生理痛には○×製薬の鎮痛剤」というテレビCMが流れるのを見る度に、女性の健康をないがしろにする、ふざけたCMと一人で憤っています。なぜなら、生理痛がひどい方の多くは、子宮内膜症の可能性が高いからです。

鎮痛剤で生理痛を楽にすることは、単なる対症療法、即ちその場逃れで、子宮内膜症の発見が遅れることにつながり易いのです。子宮内膜症を知らずに放置すると、将来不妊症の原因となるケースも多く深刻な問題です。

最近、PMS(月経前症候群)という言葉が若い女性の間で独り歩きしています。PMSとは、生理の前になると決まって不快な症状が現れ、日常生活にまで支障をきたします。

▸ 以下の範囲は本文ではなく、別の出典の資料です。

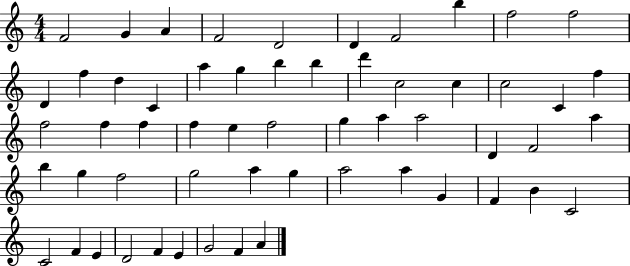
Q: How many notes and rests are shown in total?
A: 57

多くの場合、生理が始まると症状が軽くなり、消失するのが特徴です。

▽PMSの多くは、生理が迫る度に激しい生理痛への恐怖と不安に怯え、心身の変調を来すことによる部分が多いと考えられています。

米国の救急医療の調査では、救急車で運ばれる女性の60%近くは子宮内膜症という調査結果があります。通勤途中の駅のホームでうずくまる女性が、救急車で運ばれる光景を目にされる方もいらっしゃるでしょう。実は、その多くは子宮内膜症の痛みである可能性が高いのです。

 

鎮痛剤で痛みを和らげると、その場はしのげます。しかし女性のQOL(生活の質)を妨げる子宮内膜症の発見が遅くなってしまいます。さらに深刻なのは、子宮内膜症が不妊症の原因になりかねないのです。

▽2カ月ほど前、国際産婦人科学会誌が掲載した英国産婦人科学会の研究グループが発表した子宮内膜症に関する論文を読みました。

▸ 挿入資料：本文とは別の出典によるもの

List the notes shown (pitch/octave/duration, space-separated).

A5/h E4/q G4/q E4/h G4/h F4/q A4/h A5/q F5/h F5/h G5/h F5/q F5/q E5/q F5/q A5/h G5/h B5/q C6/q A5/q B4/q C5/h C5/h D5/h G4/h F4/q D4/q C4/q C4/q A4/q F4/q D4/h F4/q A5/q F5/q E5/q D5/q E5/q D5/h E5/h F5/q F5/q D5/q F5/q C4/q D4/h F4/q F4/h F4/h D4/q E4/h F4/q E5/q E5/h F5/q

研究グループは、スコットランド人の女性281937人を調べていました。母集団の内訳は、腹腔鏡検査で子宮内膜症と確定診断された17834人、「異常なし」と判定された83303人、腹腔鏡による避妊手術を受けた162966人、年齢をマッチさせた一般女性17834人です。

▽検討した結果、子宮内膜症の女性は子宮摘出を含む反復手術を受けるリスクが上昇していました。子宮内膜症の62%は、中央値2年未満に2回目の手術を受けていました。その半数が5.5年以内に反復手術を受け、5人に1人は子宮摘出または片側ないし両側の卵巣を摘出していました。

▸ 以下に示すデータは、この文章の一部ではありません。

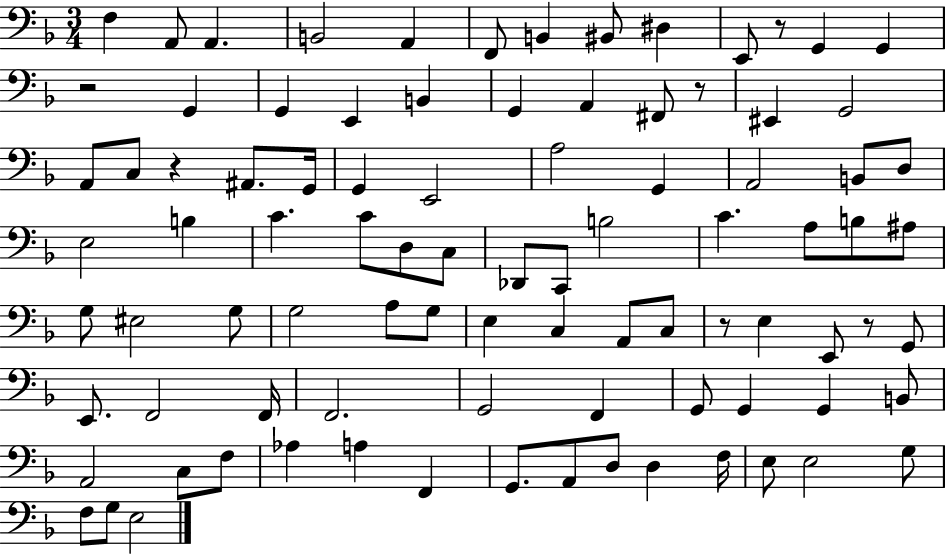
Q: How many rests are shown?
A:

▽研究グループは、子宮内膜症に伴う疼痛症状や不妊症の改善を目的とした外科処置が増えると考えています。そのうえで①子宮内膜症の根本的な治療はなく、治療は常に症状の管理と妊娠希望のバランスを考慮する必要がある②治療を選ぶ際は、術式を検討する前に鎮痛薬やホルモン治療など全ての選択肢のリスクとベネフィットを話し合う③卵巣や子宮の摘除のような根治手術は一度のみとすべき-と指摘し、外科治療の適応を見直す必要性を強調しています。

▽子宮内膜症は稀ではない婦人科疾患です。論文は反復手術によるリスクの実態に警告を発しています。生理痛が痛いからといって、安易に鎮痛剤に頼りすぎる怖さが分かっていただけましたか?